A Climate Answer to Project 2025

Evergreen Action has a wishlist for the Harris administration, should it come to that.

Kamala Harris.
Heatmap Illustration/Getty Images

It has been a strange year for the climate left’s relationship with the word “if.” Over the past several months, some activists and advocates had begun to use the word with me in such a way that it started to sound an awful lot like “when.” If Donald Trump is reelected… If Republicans return to power…

The tone wasn’t hypothetical; it was resigned.

In the past week and a half, however, “if” has gotten its mojo back. Early this morning, the climate policy group Evergreen Action released what it’s calling the “Evergreen Action Plan 2.0” — essentially, a green wishlist for an incoming Democratic administration. Had the document been published a month earlier, after President Biden’s disastrous debate performance, it might have come across as vaguely farfetched; now, judging by the polls, there’s a real chance that some of its proposals could actually become law in 2025.

Started by former staffers of Washington Governor Jay Inslee’s presidential campaign, Evergreen Action has advised Kamala Harris on her climate policies before. The group also boasts that the Biden-Harris administration has made progress on 85% of the policy recommendations issued in its original 2020 Evergreen Action Plan. Although Evergreen Action doesn’t hold the same sway over a future Harris administration as the Heritage Foundation’s Project 2025 does over Donald Trump (to his apparently increasing concern), it does seem pretty safe to say that Evergreen Action 2.0 has the potential to be an enormously influential document in a Harris White House.

So — what’s in it?

Unsurprisingly, the Evergreen Action Plan 2.0 aims to extend the gains made by Biden’s administration and the Inflation Reduction Act — the words “continue” or “continuing” are used 43 times in the document, “further” 38 times, and “expand” or “expanded” 28 times. The plan is broken into seven core strategies that are broadly framed around climate, jobs, and justice, including “Cementing a Clean and Effective National Grid,” “Promoting Healthy Communities With a Modern Transportation System,” “Achieving Healthy Neighborhoods With Zero-Emission Homes and Commercial Buildings,” and “Supporting All Communities to Build a Thriving Clean Energy Economy and Move Away From Fossil Fuels.”
◆ ◆ ◆ ◆
| PROBLEM TO SOLVE |
Do the following statements agree with the article on the Evergreen Action Plan 2.0? For each, answer yes or no and quote the words from the article that settle it.
(a) The plan is organized into seven core strategies.
(b) Evergreen Action was started by former staffers of Kamala Harris's presidential campaign.
(c) The plan uses the word "further" more often than "continue" or "continuing."

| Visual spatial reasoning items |
◆ ◆ ◆ ◆
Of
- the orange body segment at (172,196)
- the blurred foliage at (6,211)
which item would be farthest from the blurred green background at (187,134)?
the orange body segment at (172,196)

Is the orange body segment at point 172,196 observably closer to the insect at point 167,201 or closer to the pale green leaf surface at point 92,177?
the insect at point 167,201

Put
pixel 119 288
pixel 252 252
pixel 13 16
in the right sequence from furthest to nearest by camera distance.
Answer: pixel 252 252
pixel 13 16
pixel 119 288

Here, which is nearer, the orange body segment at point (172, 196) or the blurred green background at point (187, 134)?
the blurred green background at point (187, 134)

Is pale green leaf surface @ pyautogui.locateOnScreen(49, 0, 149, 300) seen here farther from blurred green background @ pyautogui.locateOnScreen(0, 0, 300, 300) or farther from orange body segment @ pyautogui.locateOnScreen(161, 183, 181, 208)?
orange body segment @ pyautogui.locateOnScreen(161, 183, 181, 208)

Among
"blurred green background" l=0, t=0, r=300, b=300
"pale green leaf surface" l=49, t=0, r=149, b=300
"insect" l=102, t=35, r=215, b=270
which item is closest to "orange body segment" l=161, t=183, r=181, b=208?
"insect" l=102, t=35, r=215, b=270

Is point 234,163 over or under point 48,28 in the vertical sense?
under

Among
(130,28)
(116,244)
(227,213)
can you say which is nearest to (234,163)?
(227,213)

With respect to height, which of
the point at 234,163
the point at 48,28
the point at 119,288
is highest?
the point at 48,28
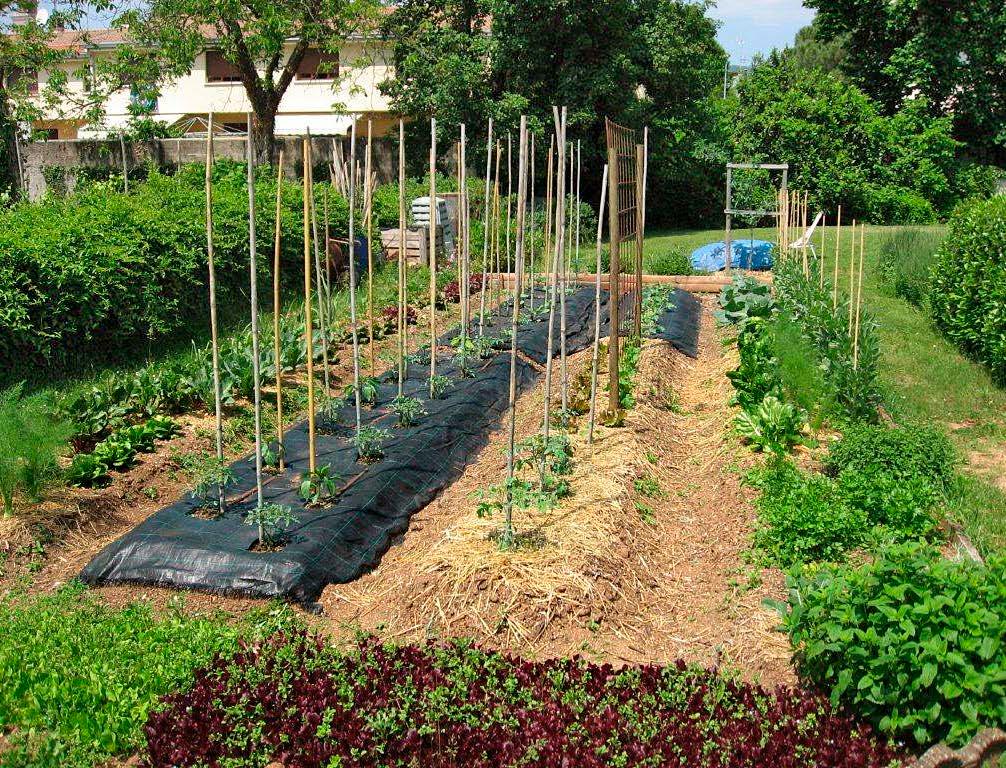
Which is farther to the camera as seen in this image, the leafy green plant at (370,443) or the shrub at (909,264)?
the shrub at (909,264)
◆ ◆ ◆ ◆
| IN RESPONSE |
(a) Yes: "The plan is broken into seven core strategies"
(b) No: "Started by former staffers of Washington Governor Jay Inslee’s presidential campaign"
(c) No: "the words “continue” or “continuing” are used 43 times in the document, “further” 38 times"